Task prompt => Can you put the lines from the one containing "Out of the willow" through the one containing "14868 centimetres", both included, into a numbered list that skips blank lines and leaves out the pictures?

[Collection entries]
++++++

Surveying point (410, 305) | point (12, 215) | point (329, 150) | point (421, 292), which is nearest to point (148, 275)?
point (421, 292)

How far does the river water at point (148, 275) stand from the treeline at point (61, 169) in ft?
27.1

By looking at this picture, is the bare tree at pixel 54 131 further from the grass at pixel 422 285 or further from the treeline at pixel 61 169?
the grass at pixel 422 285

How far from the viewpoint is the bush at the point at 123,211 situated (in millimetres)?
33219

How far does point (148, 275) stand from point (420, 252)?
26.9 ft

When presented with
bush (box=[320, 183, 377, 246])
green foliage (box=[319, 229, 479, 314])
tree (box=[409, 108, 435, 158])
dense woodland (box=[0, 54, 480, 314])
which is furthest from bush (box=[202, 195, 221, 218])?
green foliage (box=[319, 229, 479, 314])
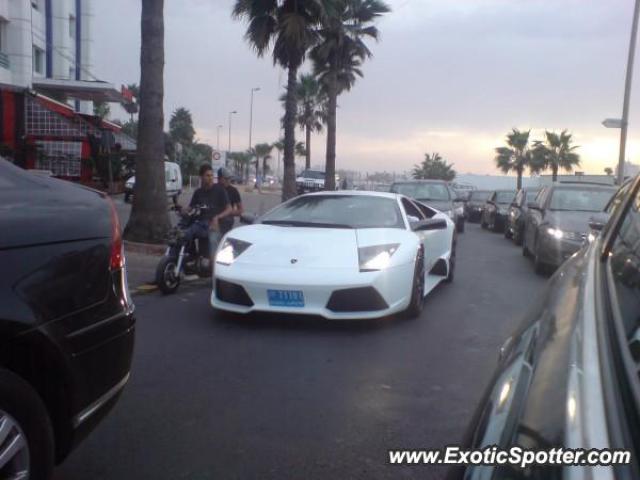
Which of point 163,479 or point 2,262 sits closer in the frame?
point 2,262

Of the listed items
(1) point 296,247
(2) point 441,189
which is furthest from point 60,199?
(2) point 441,189

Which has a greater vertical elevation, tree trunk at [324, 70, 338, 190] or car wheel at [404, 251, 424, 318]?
tree trunk at [324, 70, 338, 190]

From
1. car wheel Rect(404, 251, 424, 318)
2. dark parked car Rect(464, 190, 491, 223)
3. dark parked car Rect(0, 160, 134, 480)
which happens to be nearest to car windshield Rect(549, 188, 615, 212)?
car wheel Rect(404, 251, 424, 318)

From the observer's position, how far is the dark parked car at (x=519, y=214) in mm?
15016

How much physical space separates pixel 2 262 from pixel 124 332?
2.32ft

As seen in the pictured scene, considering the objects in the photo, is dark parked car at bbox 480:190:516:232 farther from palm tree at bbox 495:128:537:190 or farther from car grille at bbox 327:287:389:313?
palm tree at bbox 495:128:537:190

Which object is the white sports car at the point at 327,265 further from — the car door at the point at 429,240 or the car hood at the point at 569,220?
the car hood at the point at 569,220

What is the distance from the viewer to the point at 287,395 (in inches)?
164

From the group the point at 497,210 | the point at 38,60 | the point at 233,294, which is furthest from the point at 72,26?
the point at 233,294

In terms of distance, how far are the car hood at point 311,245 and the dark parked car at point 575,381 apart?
3.63 meters

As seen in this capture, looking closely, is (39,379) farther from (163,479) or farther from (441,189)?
(441,189)

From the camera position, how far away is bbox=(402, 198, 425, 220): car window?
770 centimetres

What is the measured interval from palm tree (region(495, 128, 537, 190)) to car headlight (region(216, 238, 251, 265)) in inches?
1708

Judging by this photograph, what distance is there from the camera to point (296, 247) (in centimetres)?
A: 604
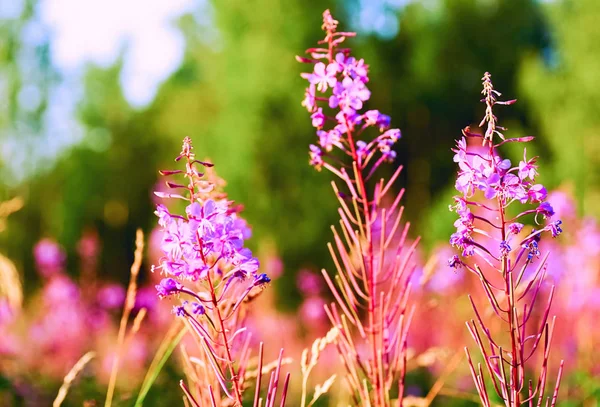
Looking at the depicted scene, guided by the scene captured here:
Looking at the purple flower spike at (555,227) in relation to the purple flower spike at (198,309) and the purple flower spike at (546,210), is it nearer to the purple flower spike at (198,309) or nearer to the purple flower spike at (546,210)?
the purple flower spike at (546,210)

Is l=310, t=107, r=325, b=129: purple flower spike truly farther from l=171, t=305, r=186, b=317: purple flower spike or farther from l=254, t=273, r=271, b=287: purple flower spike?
l=171, t=305, r=186, b=317: purple flower spike

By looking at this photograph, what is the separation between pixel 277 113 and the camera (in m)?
10.2

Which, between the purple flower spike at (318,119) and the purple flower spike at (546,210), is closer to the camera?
the purple flower spike at (546,210)

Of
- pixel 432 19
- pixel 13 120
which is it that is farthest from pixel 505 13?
pixel 13 120

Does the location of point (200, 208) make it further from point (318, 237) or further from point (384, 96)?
point (384, 96)

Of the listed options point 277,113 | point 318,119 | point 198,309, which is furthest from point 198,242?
point 277,113

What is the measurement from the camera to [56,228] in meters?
12.6

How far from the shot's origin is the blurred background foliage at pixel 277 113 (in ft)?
32.8

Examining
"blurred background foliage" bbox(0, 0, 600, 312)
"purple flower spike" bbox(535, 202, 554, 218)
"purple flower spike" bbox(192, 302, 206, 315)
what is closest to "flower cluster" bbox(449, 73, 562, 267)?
"purple flower spike" bbox(535, 202, 554, 218)

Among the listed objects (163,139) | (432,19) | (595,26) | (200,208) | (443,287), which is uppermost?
(432,19)

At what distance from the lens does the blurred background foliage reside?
10008 millimetres

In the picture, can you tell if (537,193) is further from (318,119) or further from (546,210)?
(318,119)

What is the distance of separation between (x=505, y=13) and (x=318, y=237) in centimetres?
852

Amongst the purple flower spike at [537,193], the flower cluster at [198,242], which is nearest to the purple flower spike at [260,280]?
the flower cluster at [198,242]
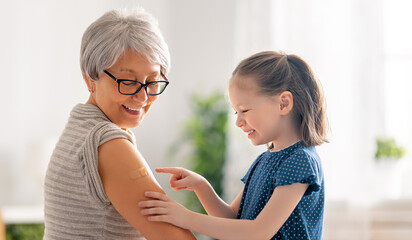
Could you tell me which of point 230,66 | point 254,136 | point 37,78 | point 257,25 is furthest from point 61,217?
point 230,66

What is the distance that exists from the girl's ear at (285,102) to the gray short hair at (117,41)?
370mm

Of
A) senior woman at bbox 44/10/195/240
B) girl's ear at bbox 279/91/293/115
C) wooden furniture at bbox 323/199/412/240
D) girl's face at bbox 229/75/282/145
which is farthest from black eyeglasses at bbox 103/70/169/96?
wooden furniture at bbox 323/199/412/240

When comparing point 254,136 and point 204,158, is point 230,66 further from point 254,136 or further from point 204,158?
point 254,136

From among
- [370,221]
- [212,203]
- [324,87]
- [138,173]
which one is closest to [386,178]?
[370,221]

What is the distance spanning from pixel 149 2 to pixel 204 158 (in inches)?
74.0

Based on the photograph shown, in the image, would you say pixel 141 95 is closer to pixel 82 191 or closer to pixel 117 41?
pixel 117 41

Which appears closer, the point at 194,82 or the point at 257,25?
the point at 257,25

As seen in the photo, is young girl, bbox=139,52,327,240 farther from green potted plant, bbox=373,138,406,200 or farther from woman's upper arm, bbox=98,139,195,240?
green potted plant, bbox=373,138,406,200

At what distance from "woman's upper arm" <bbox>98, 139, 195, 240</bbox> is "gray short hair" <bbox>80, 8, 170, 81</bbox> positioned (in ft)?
0.72

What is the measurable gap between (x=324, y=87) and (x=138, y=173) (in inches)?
140

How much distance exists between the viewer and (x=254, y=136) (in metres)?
1.59

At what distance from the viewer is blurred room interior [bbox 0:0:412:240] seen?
4348 millimetres

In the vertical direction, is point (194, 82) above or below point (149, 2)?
below

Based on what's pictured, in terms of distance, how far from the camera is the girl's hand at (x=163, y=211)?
130cm
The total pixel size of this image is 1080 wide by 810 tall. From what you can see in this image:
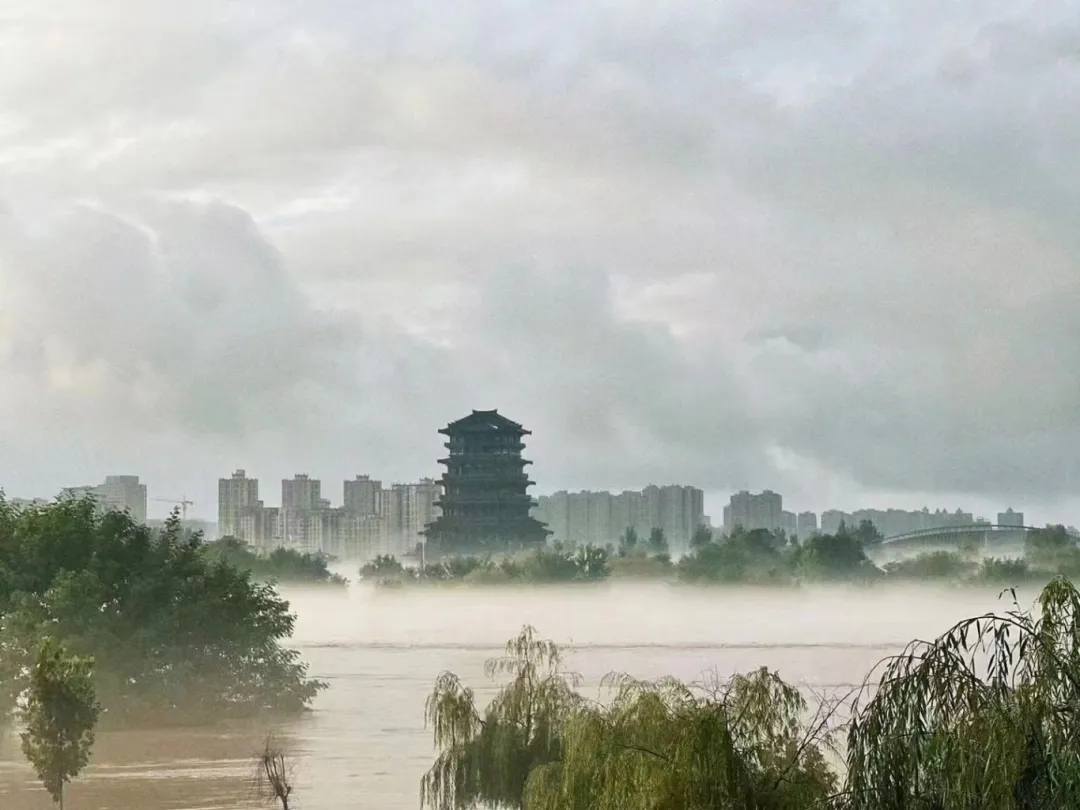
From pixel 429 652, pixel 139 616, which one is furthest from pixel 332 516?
pixel 139 616

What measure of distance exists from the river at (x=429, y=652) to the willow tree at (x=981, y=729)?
8044mm

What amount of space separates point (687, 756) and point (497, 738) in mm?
2793

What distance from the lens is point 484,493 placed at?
1379 cm

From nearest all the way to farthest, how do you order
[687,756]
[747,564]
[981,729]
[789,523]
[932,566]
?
[981,729]
[687,756]
[932,566]
[747,564]
[789,523]

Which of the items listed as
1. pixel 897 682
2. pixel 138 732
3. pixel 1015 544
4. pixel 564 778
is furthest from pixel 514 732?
pixel 1015 544

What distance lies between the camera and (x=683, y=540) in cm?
1336

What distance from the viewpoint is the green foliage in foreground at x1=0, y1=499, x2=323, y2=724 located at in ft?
39.0

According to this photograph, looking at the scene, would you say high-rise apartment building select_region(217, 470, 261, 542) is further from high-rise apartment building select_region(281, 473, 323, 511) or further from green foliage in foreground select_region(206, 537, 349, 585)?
green foliage in foreground select_region(206, 537, 349, 585)

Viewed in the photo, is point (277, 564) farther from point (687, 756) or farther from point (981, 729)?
point (981, 729)

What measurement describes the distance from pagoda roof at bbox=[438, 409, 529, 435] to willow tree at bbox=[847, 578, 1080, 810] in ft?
32.8

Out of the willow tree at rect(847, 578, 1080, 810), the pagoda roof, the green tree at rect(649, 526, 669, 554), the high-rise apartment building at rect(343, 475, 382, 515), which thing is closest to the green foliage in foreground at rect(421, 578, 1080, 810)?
the willow tree at rect(847, 578, 1080, 810)

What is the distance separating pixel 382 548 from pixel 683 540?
106 inches

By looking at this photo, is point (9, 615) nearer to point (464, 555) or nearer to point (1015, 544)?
point (464, 555)

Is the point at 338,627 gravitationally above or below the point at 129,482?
below
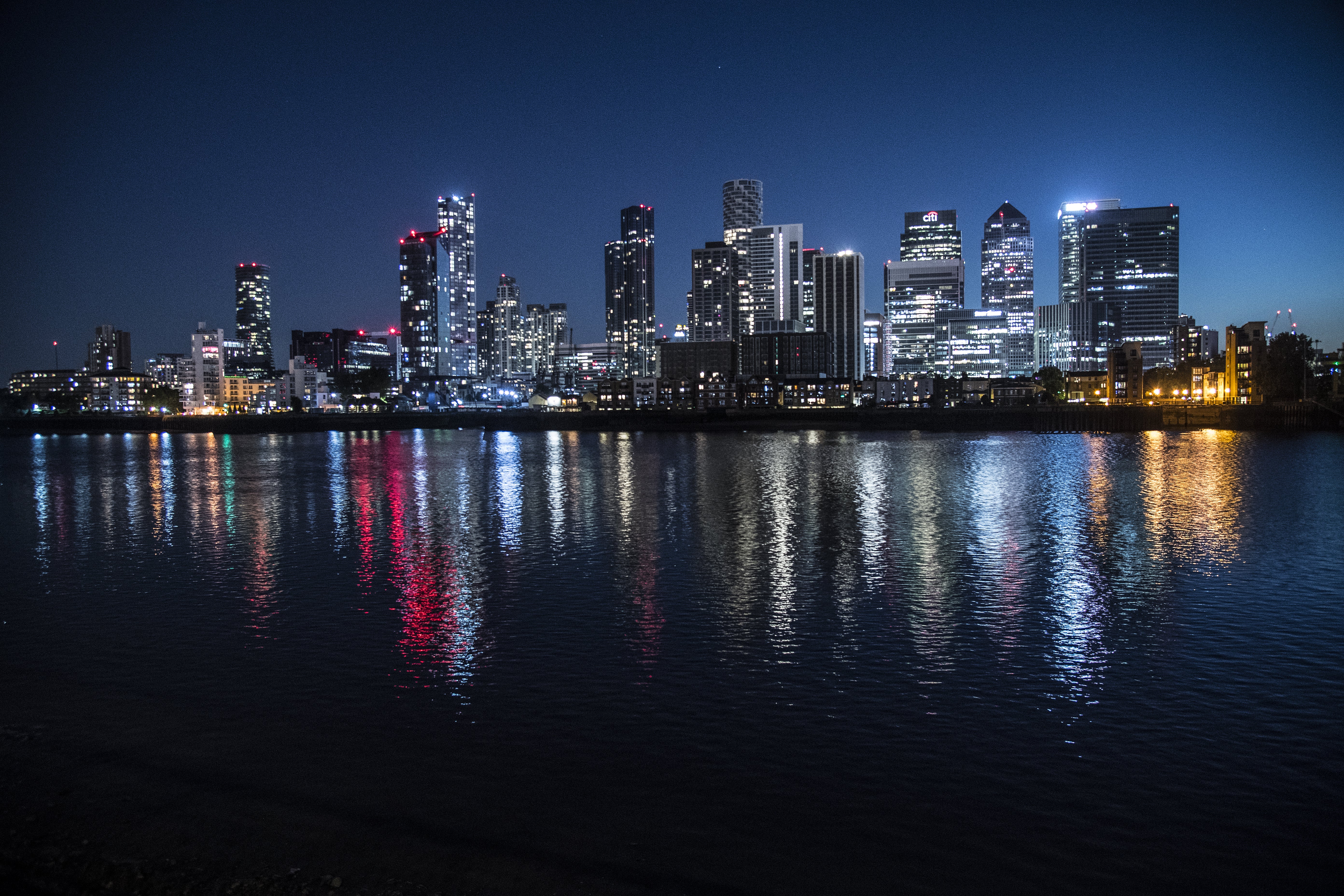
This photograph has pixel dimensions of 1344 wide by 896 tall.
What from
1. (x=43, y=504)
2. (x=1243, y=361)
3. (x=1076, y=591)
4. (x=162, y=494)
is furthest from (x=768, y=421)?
(x=1076, y=591)

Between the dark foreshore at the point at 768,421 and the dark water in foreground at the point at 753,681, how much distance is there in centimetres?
10024

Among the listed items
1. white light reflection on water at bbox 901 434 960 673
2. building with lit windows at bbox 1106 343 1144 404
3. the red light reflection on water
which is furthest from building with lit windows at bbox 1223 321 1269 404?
the red light reflection on water

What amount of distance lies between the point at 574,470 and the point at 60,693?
4807 cm

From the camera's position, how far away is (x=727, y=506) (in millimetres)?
38844

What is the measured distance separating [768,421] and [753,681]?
14868 centimetres

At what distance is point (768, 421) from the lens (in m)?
162

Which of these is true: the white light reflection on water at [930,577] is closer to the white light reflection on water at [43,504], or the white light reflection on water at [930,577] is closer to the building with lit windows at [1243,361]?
the white light reflection on water at [43,504]

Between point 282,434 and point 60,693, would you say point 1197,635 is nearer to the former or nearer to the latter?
point 60,693

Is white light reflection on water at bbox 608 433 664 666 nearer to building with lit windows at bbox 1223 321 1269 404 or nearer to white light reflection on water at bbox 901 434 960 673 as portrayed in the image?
white light reflection on water at bbox 901 434 960 673

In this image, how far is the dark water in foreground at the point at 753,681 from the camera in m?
9.55

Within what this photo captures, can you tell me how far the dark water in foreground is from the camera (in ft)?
31.3

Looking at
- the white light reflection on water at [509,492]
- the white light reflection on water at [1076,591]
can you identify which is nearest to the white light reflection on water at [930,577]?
the white light reflection on water at [1076,591]

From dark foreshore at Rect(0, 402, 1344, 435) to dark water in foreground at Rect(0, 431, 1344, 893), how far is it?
329ft

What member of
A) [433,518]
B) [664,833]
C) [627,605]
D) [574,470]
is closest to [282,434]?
[574,470]
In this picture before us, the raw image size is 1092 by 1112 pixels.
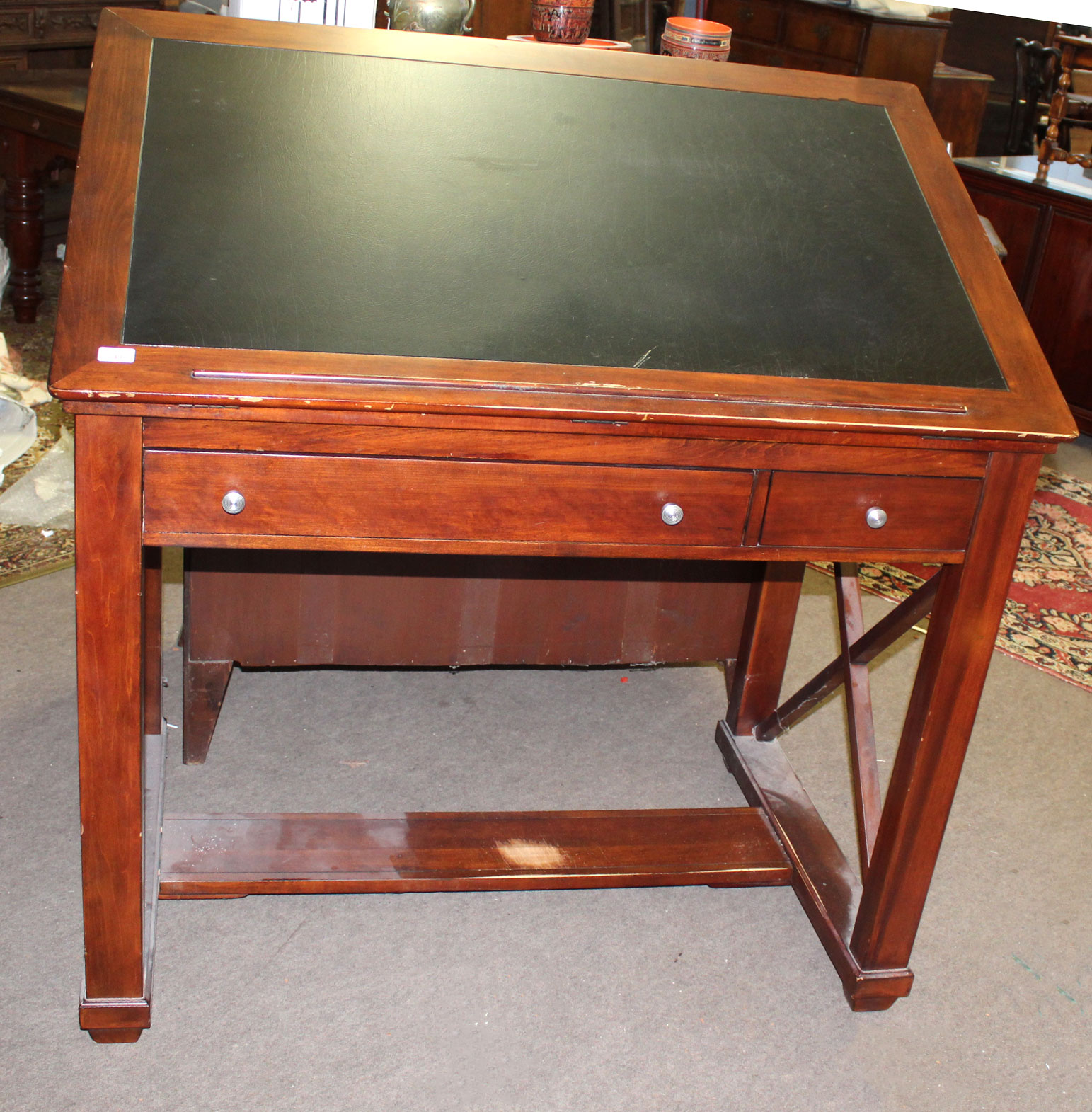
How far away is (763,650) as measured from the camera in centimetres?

++++++

Exercise solution =>
1. Out of the willow tree at rect(847, 578, 1080, 810), the pagoda roof, the green tree at rect(649, 526, 669, 554), the high-rise apartment building at rect(343, 475, 382, 515), which thing is closest to the green foliage in foreground at rect(421, 578, 1080, 810)?
2. the willow tree at rect(847, 578, 1080, 810)
3. What is the distance separating pixel 382 548 from pixel 683 540?
4. 106 inches
5. By looking at this photo, is point (9, 615) nearer to point (464, 555) or nearer to point (1015, 544)?
6. point (464, 555)
7. Is the point at 338,627 gravitationally above or below the point at 129,482?
8. below
9. This photograph has pixel dimensions of 1344 wide by 896 tall.
10. What from
11. 1. (x=43, y=504)
12. 2. (x=1243, y=361)
13. 3. (x=1076, y=591)
14. 4. (x=162, y=494)
15. is furthest from (x=768, y=421)?
16. (x=1076, y=591)
17. Between the dark foreshore at the point at 768,421 and the dark water in foreground at the point at 753,681, how much distance is there in centimetres?
18. 10024
19. Among the listed items
20. 1. white light reflection on water at bbox 901 434 960 673
21. 2. building with lit windows at bbox 1106 343 1144 404
22. 3. the red light reflection on water
23. which is furthest from building with lit windows at bbox 1223 321 1269 404?
24. the red light reflection on water
25. What amount of distance lies between the point at 574,470 and the point at 60,693?
26. 4807 cm
27. From the camera's position, how far away is (x=727, y=506) (in millimetres)?
28. 38844
29. What is the measured distance separating [768,421] and [753,681]?
30. 14868 centimetres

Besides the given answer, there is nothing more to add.